[Begin Document extract]

Mkhitar Hayrapetyan (; born May 15, 1990) is a Member of Armenian National Assembly from My Step Alliance,  member of the Civil Contract party, former Minister of Diaspora of Armenia (from May 11, 2018 to January 11, 2019), turkologist. On December 9, 2018 Hayrapetyan was elected as a Member of the National Assembly of Armenia from the territorial electoral list of the electoral district #1 of the “My Step” alliance of parties. Since 18 January, 2019 Hayrapetyan is the Chairman of the Standing committee on Science, Education, Culture, Diaspora, Youth and Sport. Also, the Head of Armenian delegation at Euronest Parliamentary Assembly.
Mkhitar Hayrpetyan and Sebastian Kurz were the only ministers in Europe to be assigned to their role at the age of 27.։

Education 
Hayrapetyan graduated from number 127 school in Yerevan and entered the Department of Oriental Studies (Turkish) of YSU in 2007. He completed his Master's Degree in 2013. From 2012 to 2013 he was a member of the Student Scientific Society and Student Council of YSU Department of Oriental Studies. Author of several scientific articles.

Career 
In 2011 he founded the Young Politicians Association and, as of April 2015, he was the vice president of the organization. In January 2016 he became the founding president of the Civic Education and Youth Development Center. In 2010–2017 in parallel with public-political activities he worked for several local newspapers as expert on the Middle East and particularly on Turkey.

Political career 
Mkhitar Hayrapetyan is one of the founding members of the Civil Contract Party. In December 2016 he was elected chairman of the Nor-Nork regional organization of Civil Contract, simultaneously being included in the political council of the party. From 2016 to 2018 he was the party's Coordinator on Diaspora Affairs.

On December 9, 2018 Hayrapetyan was elected Member of the National Assembly from the territorial electoral list of the electoral district #1 of the “My Step” alliance of parties. 
Since 18 January, 2019 Chairman of the Standing committee on Science, Education, Culture, Diaspora, Youth and Sport.
Head of Armenian delegation at Euronest Parliamentary Assembly.

[End Document extract]
[Begin Data records]

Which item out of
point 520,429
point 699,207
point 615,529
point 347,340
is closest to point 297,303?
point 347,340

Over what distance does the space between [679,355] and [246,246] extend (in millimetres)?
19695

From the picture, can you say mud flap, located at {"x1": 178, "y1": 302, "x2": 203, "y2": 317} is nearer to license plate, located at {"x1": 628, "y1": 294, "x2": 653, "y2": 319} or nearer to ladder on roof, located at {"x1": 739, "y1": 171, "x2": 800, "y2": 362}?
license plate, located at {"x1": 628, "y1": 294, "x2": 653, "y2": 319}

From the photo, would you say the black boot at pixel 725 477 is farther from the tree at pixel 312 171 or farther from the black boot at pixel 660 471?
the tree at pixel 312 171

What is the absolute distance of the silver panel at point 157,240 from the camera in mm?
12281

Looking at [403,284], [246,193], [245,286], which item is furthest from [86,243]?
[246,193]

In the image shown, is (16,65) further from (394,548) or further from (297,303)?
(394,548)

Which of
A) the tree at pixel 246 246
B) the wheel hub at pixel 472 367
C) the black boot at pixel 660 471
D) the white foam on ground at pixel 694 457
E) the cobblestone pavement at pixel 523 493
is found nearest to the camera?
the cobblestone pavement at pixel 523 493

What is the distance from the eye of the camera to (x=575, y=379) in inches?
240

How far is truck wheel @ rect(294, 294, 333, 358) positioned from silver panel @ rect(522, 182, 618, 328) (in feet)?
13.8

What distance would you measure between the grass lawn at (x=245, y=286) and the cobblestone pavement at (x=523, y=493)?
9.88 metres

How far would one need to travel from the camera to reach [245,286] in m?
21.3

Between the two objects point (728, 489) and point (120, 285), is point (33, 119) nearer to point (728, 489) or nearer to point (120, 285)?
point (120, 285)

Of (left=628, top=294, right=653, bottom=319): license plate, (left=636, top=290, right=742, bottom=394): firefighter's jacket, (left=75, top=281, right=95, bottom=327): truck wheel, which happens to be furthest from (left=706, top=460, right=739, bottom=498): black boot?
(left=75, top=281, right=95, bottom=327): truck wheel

[End Data records]

[Set problem 1] Pull out every line in the rows that contains the string "left" and copy each one.
[Set problem 2] Resume the biography of Mkhitar Hayrapetyan after its last sentence.
The biography of Mkhitar Hayrapetyan and the rows have nothing to do with each other.

[Right answer 1]
Of (left=628, top=294, right=653, bottom=319): license plate, (left=636, top=290, right=742, bottom=394): firefighter's jacket, (left=75, top=281, right=95, bottom=327): truck wheel, which happens to be furthest from (left=706, top=460, right=739, bottom=498): black boot?
(left=75, top=281, right=95, bottom=327): truck wheel

[Right answer 2]
Minister of Diaspora 
On May 11, 2018 Armen Sargsyan, the Armenian President, appointed Hayrapetyan as Minister of Diaspora on the recommendation of Prime Minister Nikol Pashinyan, by the 150th paragraph of the Constitution. 

Hayrapetyan initiated the reorganization of "Come home" program and exclusion of previous abuses.

During his official visits to Cyprus and USA he met the President of Cyprus and representatives of Armenian communities, and other high-ranking officials of these countries, and embarked on deepening further cooperation and implementation of new programs.

On September 24-27, the delegation headed by the Minister of Diaspora Mkhitar Hayrapetyan, had a working visit to Cyprus. In the frames of the official visit he had a meeting with the president of the Republic of Cyprus Nicos Anastasiades.

On July 27 to August 7 Mkhitar Hayrapetyan had a working visit to the United States of America. He visited Los Angeles, New York and Boston. He had meetings with a number of politicians and the Armenian community.

On September 20-22, the delegation headed by the Minister of Diaspora Mkhitar Hayrapetyan, had a working visit to Syrian Arab Republic. It should be highlighted that since 2011 when the Syrian war started, Mkhitar Hayrapetyan is the first official representative of Armenia who visited Aleppo.

On September 20-22, the delegation headed by the Minister of Diaspora Mkhitar Hayrapetyan, had a working visit to the Lebanese Republic. The minister of Diaspora Mkhitar Hayrapetyan visited Anjar, afterwards Beirut. He had meetings with Catholicos of the Great House of Cilicia, Aram I and the Armenian community.

On September 24-27, Mkhitar Hayrapetyan visited the Arab Republic of Egypt, where he had meetings with the representatives of the Armenian community and the Prime Minister of Egypt.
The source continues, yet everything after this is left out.